M
ARGARET
had taken a plate of cold baked beans out to the garden bench and she continued to wait with the back door open and her ear half-cocked to the phone. She could catch the phone in four rings, she had counted many times before. She knew their delay could be either very bad or very good, she realized there might be consequences for which she was unprepared, but she was enjoying herself nonetheless.
Looking over the newly enriched, perfected soil, she decided it was a shame to bother with the vegetables. Why shouldn’t the earth just stay as it was? Undisturbed. Dark and rich and tender. The May sun was directly overhead. She could feel its heat on her thinning hair and on her scalp and on the back of her large freckled hands, the skin there like all of her skin now, no longer tight to her body but loose and thin. The slats of the bench, exposed since sunrise, warmed her backside, a backside which Bill, having just read a
borrowed, beat-up copy of
Lady Chatterley’s Lover,
had once affectionately called a great sloping arse, and which was more and more often now, unaccountably, chilled.

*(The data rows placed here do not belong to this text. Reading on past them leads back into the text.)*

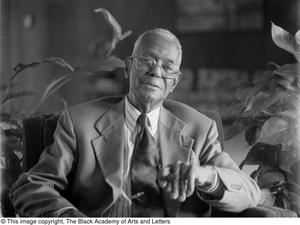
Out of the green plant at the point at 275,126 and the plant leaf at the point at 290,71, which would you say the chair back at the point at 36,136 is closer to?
the green plant at the point at 275,126

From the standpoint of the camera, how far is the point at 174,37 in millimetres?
1417

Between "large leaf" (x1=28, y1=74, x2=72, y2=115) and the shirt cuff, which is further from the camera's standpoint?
"large leaf" (x1=28, y1=74, x2=72, y2=115)

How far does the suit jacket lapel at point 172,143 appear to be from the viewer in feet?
4.61

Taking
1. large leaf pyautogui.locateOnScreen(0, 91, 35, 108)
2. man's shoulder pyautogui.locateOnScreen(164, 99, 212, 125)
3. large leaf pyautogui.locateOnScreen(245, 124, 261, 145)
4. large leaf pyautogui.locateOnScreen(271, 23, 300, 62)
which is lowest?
large leaf pyautogui.locateOnScreen(245, 124, 261, 145)

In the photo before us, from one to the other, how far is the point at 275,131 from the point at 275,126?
2 cm

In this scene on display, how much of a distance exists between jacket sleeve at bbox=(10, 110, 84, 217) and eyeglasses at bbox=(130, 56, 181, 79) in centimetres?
29

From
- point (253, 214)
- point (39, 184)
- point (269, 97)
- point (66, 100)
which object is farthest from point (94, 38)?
point (253, 214)

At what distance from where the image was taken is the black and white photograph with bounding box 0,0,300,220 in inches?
54.6

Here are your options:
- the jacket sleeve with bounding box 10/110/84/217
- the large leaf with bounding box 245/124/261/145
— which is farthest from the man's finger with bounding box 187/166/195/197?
the jacket sleeve with bounding box 10/110/84/217

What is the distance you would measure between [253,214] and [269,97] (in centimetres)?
38

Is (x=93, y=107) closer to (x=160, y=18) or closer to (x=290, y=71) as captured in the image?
(x=160, y=18)

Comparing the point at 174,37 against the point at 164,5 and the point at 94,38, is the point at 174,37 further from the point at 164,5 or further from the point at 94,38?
the point at 94,38

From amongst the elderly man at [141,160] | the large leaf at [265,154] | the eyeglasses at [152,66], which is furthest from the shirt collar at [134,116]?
the large leaf at [265,154]

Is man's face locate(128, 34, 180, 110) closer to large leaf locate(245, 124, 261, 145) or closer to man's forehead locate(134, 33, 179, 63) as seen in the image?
man's forehead locate(134, 33, 179, 63)
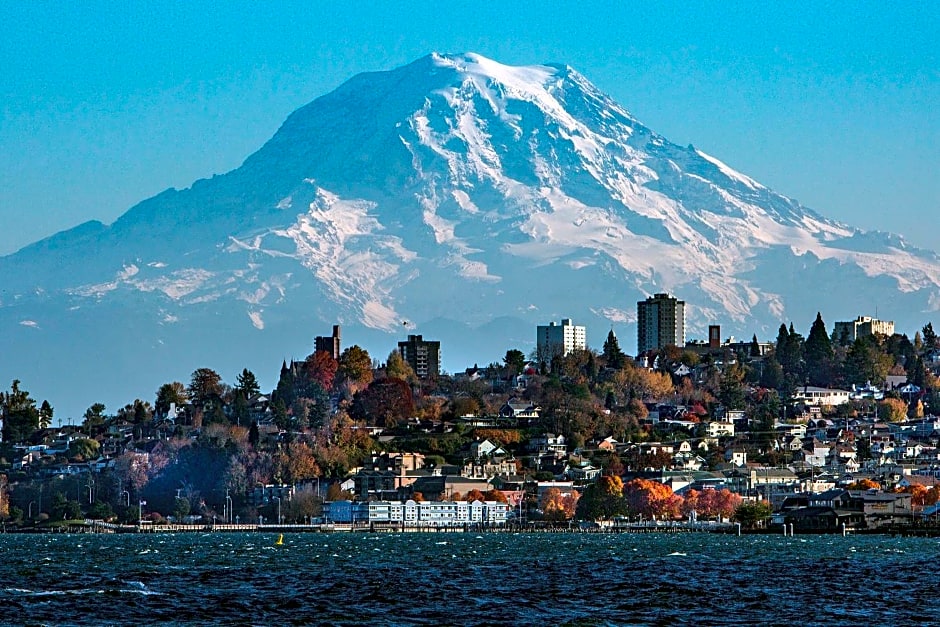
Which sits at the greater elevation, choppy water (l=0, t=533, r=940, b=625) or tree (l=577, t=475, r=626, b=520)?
tree (l=577, t=475, r=626, b=520)

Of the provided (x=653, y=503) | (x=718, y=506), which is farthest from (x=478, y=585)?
(x=718, y=506)

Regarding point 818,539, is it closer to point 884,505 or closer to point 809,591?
point 884,505

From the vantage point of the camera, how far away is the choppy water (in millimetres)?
74125

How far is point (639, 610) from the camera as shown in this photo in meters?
76.9

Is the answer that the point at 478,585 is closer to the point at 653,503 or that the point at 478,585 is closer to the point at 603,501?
the point at 603,501

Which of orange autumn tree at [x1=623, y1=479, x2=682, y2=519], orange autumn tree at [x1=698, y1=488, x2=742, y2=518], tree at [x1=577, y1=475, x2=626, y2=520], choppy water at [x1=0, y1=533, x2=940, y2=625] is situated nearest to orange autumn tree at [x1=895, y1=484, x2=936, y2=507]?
orange autumn tree at [x1=698, y1=488, x2=742, y2=518]

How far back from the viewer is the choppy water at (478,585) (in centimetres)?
7412

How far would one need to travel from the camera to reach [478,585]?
3546 inches

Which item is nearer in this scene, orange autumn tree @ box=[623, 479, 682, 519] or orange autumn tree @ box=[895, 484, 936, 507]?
orange autumn tree @ box=[895, 484, 936, 507]

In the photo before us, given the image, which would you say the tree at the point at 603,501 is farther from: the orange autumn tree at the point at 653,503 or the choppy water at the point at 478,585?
the choppy water at the point at 478,585

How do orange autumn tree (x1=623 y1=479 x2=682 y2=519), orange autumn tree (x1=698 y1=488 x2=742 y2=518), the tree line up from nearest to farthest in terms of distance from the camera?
the tree < orange autumn tree (x1=698 y1=488 x2=742 y2=518) < orange autumn tree (x1=623 y1=479 x2=682 y2=519)

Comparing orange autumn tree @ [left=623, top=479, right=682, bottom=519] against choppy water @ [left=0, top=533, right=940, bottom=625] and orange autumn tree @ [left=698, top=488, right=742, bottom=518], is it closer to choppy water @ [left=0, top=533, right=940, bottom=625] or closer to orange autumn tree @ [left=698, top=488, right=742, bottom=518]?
orange autumn tree @ [left=698, top=488, right=742, bottom=518]

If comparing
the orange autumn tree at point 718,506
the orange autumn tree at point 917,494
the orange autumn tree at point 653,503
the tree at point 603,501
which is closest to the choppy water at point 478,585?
the orange autumn tree at point 917,494

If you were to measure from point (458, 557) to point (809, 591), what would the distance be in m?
35.5
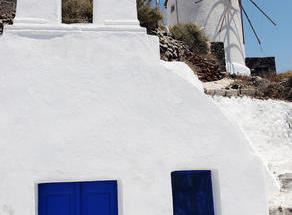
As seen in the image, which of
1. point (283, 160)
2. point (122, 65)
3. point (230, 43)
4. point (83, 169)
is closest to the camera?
point (83, 169)

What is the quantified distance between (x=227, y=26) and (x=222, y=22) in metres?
0.32

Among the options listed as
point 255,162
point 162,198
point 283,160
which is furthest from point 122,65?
point 283,160

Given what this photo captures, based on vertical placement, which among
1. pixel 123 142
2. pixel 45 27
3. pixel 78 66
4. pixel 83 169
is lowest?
pixel 83 169

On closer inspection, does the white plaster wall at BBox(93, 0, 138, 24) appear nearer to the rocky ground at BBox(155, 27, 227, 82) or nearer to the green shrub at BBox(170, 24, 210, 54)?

She stood up slowly from the bench and stretched her long muscles, arched her long back. She dropped her head alternately to each shoulder, then let it fall heavily back so that her face was flat to the warming sun, to the drifting clouds, eased it slowly forward until her chin touched her chest. She bent at the waist to try to touch her toes, extended her long arms skyward as she straightened, splayed her fingers. She did this three times. Then she swung her arms, made five windmill circles with each arm in turn. She inhaled deeply, pulling new air down into her body, knowing it would do her good.
Although she had never been a particularly fit person, neither had she been slovenly or slow to rise to an occasion, and she credited her relatively good health, her usual feeling of well-being, to her day-to-day living, and to the quiet, lifelong, persistent energy that day-to-day living demanded of a person. If her eighty-one-year-old body already carried within it the seeds of its own demise, a murky possibility she allowed herself to entertain only on the worst of days, Well, she thought, tell me something I don’t know.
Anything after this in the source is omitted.